*Aim of the task*: Translate this sentence from the Go implementation notes below into Spanish: "One notable difference is that Go strings are immutable, so we convert the string into a []byte array before modifying characters."

*Document section*:
○ ○ ○
The Go implementation follows the same logic as the Python solution.

One notable difference is that Go strings are immutable, so we convert the string into a []byte array before modifying characters.

The component map uses map[int][]int to group indices by root.

Sorting characters requires sort.Slice because Go does not directly sort byte slices lexicographically with a dedicated helper.

Go does not require special handling for integer overflow here because all indices are bounded by 10^5.

Worked Examples

Example 1

s = "dcab"
pairs = [[0,3],[1,2]]

Step 1: Build Components

Pair	Resulting Components
[0,3]	{0,3}
[1,2]	{1,2}

Final components:

{0,3}
{1,2}

Step 2: Process Component {0,3}

Indices	Characters
[0,3]	['d','b']

Sort characters:

['b','d']

Assign back:

Index	Character
0	b
3	d

Current result:

bcad

Step 3: Process Component {1,2}

Indices	Characters
[1,2]	['c','a']

Sort characters:

['a','c']

Assign back:

Index	Character
1	a
2	c

Final result:

bacd

Example 2

s = "dcab"
○ ○ ○
*Supplied material*:
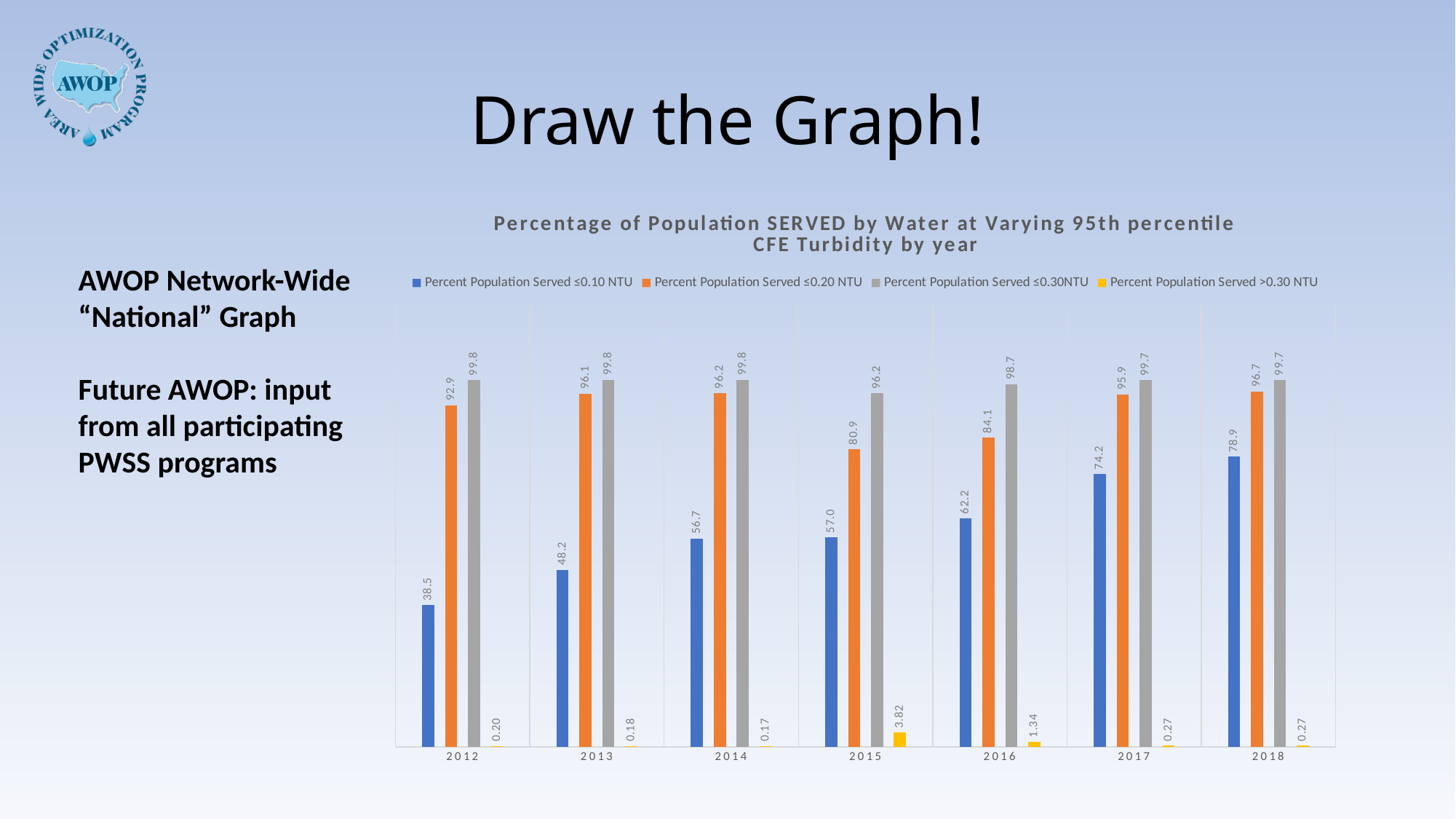
What colour are the bars for Percent Population Served >0.30 NTU? Yellow What kind of chart is shown on the slide? Bar chart Does the Percent Population Served ≤0.10 NTU series rise or fall from 2012 to 2018? Rise Which is larger, the Percent Population Served ≤0.30NTU value in 2015 or in 2016? 2016 What is the value for Percent Population Served ≤0.20 NTU in 2016? 84.1 What is the value for Percent Population Served ≤0.10 NTU in 2012? 38.5 What is the value for Percent Population Served >0.30 NTU in 2015? 3.82 What is the difference between the Percent Population Served ≤0.10 NTU values for 2018 and 2012? 40.4 How many years are shown on the x axis? 7 How many series does the legend list? 4 In which year is the Percent Population Served ≤0.20 NTU value lowest? 2015 In which year is the Percent Population Served ≤0.10 NTU value highest? 2018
○ ○ ○
*Your solution*: Una diferencia notable es que las cadenas en Go son inmutables, por lo que convertimos la cadena en un arreglo []byte antes de modificar los caracteres.